Le quatrième jour après Whitehorse, sur l’Alaska highway, nous sommes arrivés au coin de la Cassiar, sur laquelle nous ne sommes qu’entrés en Colombie-Britannique, à trois ou quatre kilomètres de l’intersection, puis installés le camp un peu plus loin près d’un lac.

Ce que nous traversions sur la Cassiar était magnifique. D’abord une forêt calcinée l’an dernier, où des fleurs magenta prenaient possession des lieux. La forêt nous a rappelé son existence dans toute sa vitalité par ses odeurs de pins humides, dans une zone épargnée des flammes. La route serpentait ensuite le long d’un massif montagneux aux rivières travaillées par l’homme moderne du XIXe siècle à la recherche de métaux précieux.

Et tout cela n’était que la première journée sur la Cassiar. Nous nous sommes reposés près d’un magasin de jade au centre de Jade City, endroit composé de ce magasin et de deux ou trois autres bâtiments désaffectés. Max, un Russo-moldavo-newyorkais voyageant de Deadhorse, Alaska, à Seattle, nous a rattrapés ce soir-là. Nous ferons la route avec lui le lendemain, mais il ne passera qu’une nuit chez Clayton alors que nous y resterons deux.

Ce Clayton aura été notre ange gardien de Dease Lake, la « grande ville » de la Cassiar, avec ses 400 habitants et la seule épicerie digne de ce nom de la route. La dernière douche remontait à Whitehorse, six jours plus tôt. Le camping ressemblait à un stationnement avec des toilettes sèches. Cet homme passait à vélo près de l’épicerie, sa casquette de baseball et sa moustache dans le vent, et je m’approchai de lui pour lui demander où l’on pourrait planter nos tentes sans déranger personne. Il nous indiqua le terrain de baseball, puis nous parla du café en face qui offrait des douches.

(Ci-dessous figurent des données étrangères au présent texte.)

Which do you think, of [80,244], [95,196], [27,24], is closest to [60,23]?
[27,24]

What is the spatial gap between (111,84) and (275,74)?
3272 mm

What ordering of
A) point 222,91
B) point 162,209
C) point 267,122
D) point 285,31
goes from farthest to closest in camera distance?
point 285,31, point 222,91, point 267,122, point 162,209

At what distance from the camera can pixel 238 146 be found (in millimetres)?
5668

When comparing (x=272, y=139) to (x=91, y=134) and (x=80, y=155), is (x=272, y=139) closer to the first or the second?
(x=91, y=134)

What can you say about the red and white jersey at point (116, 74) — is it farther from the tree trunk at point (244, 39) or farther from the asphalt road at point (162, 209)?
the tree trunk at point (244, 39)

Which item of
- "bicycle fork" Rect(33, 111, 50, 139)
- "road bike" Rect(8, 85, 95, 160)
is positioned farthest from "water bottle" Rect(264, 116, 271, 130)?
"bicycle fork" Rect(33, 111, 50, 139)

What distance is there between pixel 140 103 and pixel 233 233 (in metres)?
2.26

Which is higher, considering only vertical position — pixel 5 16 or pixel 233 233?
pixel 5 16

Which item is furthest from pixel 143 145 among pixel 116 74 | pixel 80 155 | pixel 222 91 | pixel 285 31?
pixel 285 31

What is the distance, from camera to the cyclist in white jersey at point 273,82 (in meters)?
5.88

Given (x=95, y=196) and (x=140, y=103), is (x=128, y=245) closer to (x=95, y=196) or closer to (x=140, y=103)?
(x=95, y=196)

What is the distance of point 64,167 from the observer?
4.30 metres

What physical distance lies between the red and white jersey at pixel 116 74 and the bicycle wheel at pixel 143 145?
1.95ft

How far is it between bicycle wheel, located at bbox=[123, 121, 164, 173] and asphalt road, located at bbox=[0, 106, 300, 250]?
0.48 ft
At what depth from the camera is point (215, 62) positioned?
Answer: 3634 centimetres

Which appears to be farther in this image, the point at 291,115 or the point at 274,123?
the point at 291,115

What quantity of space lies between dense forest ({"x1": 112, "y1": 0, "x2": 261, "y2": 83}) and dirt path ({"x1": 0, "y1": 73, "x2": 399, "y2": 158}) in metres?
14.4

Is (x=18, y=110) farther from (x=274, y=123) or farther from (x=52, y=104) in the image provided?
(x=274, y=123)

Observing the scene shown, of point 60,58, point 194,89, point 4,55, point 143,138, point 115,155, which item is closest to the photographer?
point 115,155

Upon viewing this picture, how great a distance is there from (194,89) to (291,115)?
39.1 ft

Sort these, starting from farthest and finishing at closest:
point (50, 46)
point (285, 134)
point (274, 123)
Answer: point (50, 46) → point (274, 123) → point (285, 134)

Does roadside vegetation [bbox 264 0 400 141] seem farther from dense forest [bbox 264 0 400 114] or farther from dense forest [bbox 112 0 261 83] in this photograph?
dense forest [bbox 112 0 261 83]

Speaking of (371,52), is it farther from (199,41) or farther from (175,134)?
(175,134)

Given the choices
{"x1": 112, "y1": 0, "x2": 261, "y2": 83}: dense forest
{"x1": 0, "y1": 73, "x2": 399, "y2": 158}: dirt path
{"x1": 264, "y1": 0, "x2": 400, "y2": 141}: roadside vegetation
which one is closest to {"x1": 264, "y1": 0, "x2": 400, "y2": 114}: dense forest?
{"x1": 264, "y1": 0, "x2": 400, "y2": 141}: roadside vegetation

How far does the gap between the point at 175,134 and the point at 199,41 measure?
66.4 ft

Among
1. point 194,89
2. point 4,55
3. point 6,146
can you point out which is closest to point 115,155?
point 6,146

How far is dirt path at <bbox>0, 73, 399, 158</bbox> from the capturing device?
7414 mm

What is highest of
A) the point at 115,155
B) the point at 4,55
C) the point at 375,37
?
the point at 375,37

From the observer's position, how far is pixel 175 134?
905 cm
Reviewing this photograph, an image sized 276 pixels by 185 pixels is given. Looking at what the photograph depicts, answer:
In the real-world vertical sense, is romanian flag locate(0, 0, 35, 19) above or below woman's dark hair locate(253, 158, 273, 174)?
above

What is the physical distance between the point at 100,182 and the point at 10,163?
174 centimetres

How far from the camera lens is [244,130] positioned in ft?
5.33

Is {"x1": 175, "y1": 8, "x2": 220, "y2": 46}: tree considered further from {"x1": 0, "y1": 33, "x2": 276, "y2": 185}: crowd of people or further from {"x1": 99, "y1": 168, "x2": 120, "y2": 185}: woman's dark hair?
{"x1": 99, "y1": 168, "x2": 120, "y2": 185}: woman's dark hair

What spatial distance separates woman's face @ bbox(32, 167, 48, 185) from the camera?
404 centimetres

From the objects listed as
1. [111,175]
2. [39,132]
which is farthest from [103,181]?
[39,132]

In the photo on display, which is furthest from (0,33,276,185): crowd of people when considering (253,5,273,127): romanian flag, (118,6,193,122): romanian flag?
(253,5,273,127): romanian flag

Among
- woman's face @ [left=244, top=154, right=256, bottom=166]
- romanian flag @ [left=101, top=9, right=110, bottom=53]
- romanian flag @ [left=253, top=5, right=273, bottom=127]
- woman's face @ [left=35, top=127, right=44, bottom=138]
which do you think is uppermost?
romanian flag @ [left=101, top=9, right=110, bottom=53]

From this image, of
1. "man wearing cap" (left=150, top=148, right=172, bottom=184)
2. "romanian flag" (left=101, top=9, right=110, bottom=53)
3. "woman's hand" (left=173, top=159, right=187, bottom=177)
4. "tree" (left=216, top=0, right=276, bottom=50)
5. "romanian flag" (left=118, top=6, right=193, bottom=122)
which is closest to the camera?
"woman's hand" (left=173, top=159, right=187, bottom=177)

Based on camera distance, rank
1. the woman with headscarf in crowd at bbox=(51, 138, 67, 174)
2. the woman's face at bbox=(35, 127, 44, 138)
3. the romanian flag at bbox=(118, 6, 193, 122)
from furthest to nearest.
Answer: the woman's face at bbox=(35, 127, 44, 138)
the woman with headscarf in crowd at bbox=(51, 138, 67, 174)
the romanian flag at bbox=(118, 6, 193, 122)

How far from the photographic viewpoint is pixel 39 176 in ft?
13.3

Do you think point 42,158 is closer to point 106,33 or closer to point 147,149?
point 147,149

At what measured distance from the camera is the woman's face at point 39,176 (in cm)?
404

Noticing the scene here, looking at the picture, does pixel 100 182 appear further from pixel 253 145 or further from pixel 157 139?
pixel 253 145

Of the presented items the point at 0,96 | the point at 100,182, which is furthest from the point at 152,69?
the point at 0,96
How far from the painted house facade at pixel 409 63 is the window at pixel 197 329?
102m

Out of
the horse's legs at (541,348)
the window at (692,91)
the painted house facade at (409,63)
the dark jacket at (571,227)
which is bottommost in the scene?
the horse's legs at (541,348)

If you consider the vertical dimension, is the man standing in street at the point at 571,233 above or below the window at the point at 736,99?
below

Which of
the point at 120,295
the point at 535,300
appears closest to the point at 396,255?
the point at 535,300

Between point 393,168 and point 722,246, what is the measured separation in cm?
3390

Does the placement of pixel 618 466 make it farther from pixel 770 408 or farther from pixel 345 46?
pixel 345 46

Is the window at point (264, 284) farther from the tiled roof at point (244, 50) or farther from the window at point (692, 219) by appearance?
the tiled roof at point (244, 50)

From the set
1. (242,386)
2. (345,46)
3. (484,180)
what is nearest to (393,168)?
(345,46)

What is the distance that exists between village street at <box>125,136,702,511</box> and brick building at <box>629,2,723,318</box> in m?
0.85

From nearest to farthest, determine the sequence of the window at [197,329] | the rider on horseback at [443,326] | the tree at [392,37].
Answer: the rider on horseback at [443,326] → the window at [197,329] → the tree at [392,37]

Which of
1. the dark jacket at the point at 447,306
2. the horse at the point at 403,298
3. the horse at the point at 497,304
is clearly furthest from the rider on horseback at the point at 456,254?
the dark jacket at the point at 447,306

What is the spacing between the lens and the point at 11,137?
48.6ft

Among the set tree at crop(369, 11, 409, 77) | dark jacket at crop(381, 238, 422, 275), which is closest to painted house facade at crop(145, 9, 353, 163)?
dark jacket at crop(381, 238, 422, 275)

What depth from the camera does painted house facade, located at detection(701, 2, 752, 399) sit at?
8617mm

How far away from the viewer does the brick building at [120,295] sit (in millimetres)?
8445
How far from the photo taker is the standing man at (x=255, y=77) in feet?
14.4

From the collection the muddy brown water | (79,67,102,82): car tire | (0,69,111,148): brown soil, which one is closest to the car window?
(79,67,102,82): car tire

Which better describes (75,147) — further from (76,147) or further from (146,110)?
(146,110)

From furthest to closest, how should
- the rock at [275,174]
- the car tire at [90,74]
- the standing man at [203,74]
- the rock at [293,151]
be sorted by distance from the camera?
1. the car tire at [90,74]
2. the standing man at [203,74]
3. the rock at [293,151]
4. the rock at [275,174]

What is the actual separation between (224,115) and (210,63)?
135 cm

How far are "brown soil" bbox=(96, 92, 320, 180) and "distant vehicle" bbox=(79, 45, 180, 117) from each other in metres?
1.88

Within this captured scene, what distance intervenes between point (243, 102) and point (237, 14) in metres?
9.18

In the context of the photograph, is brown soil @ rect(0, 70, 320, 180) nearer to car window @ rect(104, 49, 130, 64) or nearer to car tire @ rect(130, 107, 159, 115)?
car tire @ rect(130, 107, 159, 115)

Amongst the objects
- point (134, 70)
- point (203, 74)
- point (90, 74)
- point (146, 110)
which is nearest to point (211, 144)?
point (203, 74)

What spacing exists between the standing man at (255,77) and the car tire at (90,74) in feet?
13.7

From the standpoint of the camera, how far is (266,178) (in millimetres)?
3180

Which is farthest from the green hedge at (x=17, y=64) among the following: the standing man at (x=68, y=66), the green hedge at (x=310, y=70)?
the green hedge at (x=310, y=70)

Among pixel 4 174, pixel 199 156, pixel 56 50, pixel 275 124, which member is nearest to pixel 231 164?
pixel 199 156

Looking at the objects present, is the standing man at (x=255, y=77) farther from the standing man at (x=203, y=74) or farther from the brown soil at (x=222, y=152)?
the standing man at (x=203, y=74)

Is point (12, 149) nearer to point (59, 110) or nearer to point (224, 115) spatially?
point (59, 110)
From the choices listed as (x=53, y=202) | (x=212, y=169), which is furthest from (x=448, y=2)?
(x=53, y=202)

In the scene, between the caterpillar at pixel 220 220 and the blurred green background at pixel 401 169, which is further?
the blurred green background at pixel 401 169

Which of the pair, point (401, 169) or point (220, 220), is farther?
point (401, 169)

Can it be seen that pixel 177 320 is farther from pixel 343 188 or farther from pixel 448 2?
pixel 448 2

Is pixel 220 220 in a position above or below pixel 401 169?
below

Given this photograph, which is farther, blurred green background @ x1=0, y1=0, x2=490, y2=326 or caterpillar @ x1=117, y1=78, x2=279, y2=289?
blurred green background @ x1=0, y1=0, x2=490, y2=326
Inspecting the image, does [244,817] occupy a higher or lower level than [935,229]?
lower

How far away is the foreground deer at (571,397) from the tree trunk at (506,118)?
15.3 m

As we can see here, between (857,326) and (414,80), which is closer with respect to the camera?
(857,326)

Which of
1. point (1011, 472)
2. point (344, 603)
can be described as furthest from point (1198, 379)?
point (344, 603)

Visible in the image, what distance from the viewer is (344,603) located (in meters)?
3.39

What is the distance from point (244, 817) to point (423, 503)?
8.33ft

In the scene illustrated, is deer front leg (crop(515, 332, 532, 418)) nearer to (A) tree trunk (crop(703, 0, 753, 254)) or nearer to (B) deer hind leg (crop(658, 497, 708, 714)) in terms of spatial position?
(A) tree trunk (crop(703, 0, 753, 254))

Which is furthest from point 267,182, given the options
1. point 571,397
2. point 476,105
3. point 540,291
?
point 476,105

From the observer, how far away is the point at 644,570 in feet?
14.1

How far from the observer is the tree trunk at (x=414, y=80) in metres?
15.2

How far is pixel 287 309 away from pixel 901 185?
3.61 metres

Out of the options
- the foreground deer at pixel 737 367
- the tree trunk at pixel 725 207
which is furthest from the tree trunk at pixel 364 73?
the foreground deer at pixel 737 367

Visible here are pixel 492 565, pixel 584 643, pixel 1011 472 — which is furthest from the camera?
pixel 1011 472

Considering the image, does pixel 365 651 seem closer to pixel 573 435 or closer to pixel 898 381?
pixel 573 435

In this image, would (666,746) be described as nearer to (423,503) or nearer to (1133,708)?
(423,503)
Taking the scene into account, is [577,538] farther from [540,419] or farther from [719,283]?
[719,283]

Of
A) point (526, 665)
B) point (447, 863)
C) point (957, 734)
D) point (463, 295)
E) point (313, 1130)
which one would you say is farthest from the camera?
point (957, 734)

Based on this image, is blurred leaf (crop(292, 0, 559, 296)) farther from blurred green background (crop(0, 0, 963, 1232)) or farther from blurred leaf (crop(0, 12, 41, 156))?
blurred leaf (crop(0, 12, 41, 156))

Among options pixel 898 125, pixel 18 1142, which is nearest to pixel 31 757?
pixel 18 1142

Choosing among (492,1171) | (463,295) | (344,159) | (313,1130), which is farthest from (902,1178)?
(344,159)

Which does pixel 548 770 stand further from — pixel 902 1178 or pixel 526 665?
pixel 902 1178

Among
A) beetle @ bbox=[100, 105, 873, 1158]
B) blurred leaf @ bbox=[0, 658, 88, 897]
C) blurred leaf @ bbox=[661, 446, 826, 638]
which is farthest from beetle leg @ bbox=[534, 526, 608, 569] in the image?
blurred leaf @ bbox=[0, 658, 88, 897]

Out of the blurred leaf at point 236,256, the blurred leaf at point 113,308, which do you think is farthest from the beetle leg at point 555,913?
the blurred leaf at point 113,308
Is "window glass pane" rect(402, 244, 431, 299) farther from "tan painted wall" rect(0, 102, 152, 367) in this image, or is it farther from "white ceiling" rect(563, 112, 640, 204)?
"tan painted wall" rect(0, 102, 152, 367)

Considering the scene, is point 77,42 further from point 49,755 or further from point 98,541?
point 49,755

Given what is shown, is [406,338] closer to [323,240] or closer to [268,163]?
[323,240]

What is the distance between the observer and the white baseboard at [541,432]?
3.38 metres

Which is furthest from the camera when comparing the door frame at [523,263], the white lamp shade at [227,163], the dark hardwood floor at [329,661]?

Nous avons vite déchanté du plaisir de prendre une douche face à la femme maussade à la voix de cigarette qui voulait nous « vendre » sa douche 10$ chacun. Douche qu’il fallait prendre d’ici moins de quinze minutes, car elle fermait boutique. Il n’était quand même pas question de payer 10$ pour une douche. Alors que la bonne femme verrouillait la porte à notre sortie alors qu’il restait des gens à l’intérieur, 15 minutes avant l’heure de fermeture, cet homme refit apparition sur son vélo. Je lui demandai où se trouvait le lac le plus proche, abdiquant à l’eau chaude d’une douche et retournant aux bonnes habitudes. Il nous a invités chez lui, sur son terrain où il y a un accès au lac et où nous pourrions y planter nos tentes. Finalement, au fil de la discussion, il nous a offert le logis et la douche, dans le mobile home qu’il habite fièrement depuis deux ans. Nous avons cuisiné pour tous et avons passé une merveilleuse soirée à discuter des histoires du coin, de la pêche au saumon qui foisonne en ce moment, de la chasse à l’orignal et comment apprêter ses abats, de ces ours qui rôdent autour des camps de pêche dont les nounours que nous avons rencontrés le long de la route ne sont rien à côté d’eux.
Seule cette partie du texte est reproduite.